For all the same reasons your company needs a brand, your product needs one too. We talked about 5 reasons your brand matters, and still applies if it’s about a product. While your product isn’t your company, it’s something that the public sees. Does it need to be a huge thing? No, but it should have an identity that can be separated from your company for any reason. By creating a brand for the product, it provides opportunities and options that would not be available otherwise. The brand can even be a play off the company branding. Marketing, testing new products, getting into new industries, or even going after a different demographic with the same product all become easier. So does selling the product or killing it to protect your core brand. Companies use product branding everywhere to protect and better sell each product they have.
Product Line Brands
You’ve seen product branding all over the place and probably haven’t really noticed what it is. Many large grocery stores have different product line brands. They have an organic line, meats, every day, cheap, etc. Each one has its own design that is separate from the grocery story itself. This applies to many other companies as well, from consumer products to cars.
Brand Trust
Creation of brand trust and recognition tied to the product line more than the company can be very good, especially when your product lines are for very separate groups of people.
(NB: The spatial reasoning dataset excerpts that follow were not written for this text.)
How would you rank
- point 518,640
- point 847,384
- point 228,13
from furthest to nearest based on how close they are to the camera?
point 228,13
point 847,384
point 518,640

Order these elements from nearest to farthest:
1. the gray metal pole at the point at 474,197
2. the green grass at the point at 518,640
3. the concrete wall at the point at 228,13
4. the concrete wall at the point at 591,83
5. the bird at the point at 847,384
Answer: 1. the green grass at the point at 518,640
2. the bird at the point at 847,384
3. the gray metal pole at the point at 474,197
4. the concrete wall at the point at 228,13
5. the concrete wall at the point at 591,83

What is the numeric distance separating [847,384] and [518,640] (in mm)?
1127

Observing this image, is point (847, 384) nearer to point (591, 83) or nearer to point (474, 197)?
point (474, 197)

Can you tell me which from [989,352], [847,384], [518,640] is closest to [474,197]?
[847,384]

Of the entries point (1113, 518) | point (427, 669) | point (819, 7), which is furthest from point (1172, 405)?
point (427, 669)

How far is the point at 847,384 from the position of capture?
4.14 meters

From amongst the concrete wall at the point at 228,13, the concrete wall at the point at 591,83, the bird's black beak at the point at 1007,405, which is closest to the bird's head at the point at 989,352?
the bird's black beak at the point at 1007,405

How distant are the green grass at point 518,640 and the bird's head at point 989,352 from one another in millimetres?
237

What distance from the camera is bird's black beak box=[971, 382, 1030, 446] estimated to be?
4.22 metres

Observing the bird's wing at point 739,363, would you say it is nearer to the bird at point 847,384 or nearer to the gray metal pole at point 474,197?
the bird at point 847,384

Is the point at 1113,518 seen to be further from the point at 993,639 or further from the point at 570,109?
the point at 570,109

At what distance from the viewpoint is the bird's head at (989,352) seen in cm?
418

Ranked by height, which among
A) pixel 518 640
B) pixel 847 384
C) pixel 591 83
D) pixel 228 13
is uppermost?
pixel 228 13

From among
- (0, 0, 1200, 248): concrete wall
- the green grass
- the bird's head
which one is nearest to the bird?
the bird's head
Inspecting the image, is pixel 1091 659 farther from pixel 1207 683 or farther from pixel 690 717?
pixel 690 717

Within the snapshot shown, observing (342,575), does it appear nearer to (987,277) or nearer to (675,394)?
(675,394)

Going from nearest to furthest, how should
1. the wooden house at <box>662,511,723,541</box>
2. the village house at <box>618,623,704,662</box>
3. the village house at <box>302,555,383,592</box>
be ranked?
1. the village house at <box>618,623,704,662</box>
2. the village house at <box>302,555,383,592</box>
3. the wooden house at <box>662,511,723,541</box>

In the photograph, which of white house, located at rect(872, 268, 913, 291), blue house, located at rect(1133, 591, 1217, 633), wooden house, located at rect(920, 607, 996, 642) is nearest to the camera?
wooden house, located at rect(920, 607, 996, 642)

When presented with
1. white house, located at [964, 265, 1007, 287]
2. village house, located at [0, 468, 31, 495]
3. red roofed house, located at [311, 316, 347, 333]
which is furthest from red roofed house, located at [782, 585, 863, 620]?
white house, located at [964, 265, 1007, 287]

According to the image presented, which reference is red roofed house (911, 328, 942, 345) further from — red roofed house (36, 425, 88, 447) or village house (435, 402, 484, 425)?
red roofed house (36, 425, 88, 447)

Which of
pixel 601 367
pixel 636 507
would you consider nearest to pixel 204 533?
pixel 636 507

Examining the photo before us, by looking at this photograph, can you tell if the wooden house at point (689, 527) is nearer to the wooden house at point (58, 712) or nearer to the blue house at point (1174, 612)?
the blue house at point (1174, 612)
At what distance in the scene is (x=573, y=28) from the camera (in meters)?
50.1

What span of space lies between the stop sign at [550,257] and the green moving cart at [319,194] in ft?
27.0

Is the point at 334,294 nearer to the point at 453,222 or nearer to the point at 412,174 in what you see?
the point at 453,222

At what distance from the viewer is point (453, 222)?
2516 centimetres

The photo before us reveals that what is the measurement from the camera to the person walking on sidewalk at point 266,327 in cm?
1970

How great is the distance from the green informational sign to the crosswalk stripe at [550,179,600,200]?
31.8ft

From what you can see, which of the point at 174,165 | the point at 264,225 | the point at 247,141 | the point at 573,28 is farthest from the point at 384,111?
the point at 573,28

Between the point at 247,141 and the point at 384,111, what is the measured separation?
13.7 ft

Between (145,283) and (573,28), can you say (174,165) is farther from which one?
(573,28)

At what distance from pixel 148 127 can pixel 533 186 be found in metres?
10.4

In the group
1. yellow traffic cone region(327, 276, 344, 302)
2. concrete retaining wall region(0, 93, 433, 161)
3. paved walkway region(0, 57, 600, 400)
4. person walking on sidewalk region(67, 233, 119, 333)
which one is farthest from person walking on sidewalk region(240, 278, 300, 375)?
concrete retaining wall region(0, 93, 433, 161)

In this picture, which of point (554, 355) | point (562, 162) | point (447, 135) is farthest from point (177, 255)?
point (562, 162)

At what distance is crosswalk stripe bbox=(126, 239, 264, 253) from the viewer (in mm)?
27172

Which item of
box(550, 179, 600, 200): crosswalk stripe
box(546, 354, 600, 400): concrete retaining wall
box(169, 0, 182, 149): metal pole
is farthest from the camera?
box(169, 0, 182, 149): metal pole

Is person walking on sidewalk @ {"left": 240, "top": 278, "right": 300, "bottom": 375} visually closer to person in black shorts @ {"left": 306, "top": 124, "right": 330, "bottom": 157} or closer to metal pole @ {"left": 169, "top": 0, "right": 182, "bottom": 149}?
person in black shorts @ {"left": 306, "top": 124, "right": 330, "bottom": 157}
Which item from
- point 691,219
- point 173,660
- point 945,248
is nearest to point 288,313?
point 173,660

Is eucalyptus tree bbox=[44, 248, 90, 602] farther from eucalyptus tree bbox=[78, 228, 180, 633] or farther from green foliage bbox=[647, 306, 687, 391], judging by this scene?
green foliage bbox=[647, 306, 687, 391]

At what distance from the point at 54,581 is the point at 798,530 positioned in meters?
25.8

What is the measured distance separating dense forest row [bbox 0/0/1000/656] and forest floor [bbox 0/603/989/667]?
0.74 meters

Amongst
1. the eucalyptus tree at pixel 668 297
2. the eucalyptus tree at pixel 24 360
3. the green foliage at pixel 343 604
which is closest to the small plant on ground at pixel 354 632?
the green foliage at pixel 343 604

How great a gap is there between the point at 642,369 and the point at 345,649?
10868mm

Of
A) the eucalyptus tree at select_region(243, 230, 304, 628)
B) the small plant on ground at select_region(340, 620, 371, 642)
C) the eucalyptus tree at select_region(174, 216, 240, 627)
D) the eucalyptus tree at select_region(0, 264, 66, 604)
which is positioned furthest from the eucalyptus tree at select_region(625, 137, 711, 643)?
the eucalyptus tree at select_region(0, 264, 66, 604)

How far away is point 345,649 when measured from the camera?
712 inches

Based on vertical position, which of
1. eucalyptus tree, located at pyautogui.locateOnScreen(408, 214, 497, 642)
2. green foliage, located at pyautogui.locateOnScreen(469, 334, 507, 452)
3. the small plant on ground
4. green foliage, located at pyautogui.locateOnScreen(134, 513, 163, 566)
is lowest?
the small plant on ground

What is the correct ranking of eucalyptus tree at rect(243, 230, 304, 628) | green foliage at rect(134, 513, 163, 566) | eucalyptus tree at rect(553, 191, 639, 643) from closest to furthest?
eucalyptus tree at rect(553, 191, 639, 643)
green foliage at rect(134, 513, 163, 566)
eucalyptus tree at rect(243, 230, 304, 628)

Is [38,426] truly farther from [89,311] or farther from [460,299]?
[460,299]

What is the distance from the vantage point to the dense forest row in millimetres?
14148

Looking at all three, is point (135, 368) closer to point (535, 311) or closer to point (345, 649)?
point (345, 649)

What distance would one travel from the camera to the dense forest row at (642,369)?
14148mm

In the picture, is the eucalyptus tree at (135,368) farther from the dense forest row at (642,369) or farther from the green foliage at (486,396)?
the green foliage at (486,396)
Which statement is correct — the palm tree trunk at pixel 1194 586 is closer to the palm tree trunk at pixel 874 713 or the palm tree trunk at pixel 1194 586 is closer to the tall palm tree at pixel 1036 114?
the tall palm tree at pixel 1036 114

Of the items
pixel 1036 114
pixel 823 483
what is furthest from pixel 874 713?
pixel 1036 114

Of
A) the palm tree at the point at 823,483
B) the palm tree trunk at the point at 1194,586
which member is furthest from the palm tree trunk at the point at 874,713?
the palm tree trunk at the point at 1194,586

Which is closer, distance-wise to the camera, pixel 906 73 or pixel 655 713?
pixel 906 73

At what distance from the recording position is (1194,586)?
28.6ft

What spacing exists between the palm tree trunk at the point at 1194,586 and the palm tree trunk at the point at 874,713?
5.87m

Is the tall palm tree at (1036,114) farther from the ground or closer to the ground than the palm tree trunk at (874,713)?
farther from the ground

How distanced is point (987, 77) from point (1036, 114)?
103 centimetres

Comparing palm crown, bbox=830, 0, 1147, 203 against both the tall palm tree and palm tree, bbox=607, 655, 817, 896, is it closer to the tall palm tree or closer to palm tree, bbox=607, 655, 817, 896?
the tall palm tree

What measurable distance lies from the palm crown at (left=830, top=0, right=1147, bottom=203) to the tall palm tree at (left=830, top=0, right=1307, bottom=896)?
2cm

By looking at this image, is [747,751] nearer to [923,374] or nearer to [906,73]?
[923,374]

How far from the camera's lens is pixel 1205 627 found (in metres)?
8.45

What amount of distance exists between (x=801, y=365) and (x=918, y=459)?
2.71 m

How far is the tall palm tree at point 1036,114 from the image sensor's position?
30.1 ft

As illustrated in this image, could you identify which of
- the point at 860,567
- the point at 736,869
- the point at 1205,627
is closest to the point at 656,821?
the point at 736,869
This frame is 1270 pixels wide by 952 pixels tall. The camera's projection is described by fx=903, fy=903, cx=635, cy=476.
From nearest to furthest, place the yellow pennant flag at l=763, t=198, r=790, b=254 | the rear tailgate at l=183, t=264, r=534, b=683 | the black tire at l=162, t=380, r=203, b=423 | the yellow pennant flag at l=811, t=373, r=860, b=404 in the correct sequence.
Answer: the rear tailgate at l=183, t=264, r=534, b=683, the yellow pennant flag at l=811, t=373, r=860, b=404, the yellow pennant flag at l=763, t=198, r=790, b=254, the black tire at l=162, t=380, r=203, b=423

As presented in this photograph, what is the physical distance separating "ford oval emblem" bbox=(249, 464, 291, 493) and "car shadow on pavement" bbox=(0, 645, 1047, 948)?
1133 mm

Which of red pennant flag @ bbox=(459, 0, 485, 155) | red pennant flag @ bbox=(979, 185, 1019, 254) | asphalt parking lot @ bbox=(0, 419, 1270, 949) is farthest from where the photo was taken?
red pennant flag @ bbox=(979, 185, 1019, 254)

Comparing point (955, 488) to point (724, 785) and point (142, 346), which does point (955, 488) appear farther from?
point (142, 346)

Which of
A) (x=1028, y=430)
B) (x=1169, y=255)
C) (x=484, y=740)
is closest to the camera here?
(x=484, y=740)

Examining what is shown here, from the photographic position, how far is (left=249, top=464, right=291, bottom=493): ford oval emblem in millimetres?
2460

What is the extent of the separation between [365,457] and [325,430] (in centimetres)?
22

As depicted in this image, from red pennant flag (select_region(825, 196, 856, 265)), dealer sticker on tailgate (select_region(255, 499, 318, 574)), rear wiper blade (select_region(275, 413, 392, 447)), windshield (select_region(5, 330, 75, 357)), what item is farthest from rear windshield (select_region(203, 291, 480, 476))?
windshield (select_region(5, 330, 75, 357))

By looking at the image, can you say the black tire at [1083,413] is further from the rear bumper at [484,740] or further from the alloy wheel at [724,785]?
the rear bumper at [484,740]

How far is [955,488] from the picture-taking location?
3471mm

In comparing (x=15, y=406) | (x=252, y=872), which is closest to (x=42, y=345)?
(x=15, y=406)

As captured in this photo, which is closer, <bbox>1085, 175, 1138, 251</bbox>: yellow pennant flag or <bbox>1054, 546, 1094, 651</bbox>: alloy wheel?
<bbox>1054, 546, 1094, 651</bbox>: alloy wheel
Putting focus on the product, not the company, is important as the product is what matters. A benefit of this is also protecting your core brand when experimenting with new products or lines. If a product fails terribly, you don’t want that failure to affect your core brand because nothing has changed there.
Ease of Sales
By using different brands, even for the same product, companies can more easily sell their products in different markets. Car manufacturers are a great example, selling the same vehicle under a different brand in each country. They also create a cheaper version for a lower cost brand. Volkswagen Group owns Audi, Bentley, Bugatti, Lamborghini, Porsche, Seat, Skoda, and Volkswagen. You’ve probably never heard of Volkswagen Group, but each “product line” is its own brand. If you see an ad for any of the brands, you would never know that these are all owned by the same company. Johnson & Johnson is another company that owns many “product lines” or “brands” (around 88 last time I looked). Keeping them all separate makes marketing and business easier.
Business Management
Branding your product also makes business management easier, especially when you begin to cross into very different markets, or highly regulated markets where one side might have very specific requirements, and the other does not. A current relatable topic is any company getting into the Cannabis industry. It can also be anywhere that you want a protective gap between product lines. Doing this is a smart move when trying to get into a new industry. It’s also smart for creating a new product line or testing out something new that doesn’t tie into your primary business. The extent of the separation ranges from same product line, different product and name, to entirely separate business.
The brand for your product doesn’t have to be very in depth. It could be just a logo that gives it an identity of its own and is easily recognizable by the people who love that product. It’s common to have 3 layers of branding – company – product line – individual product. It could be full branding for the company, then logo, colors, & fonts for the product line, and just a logo for the individual products. Or more, of course.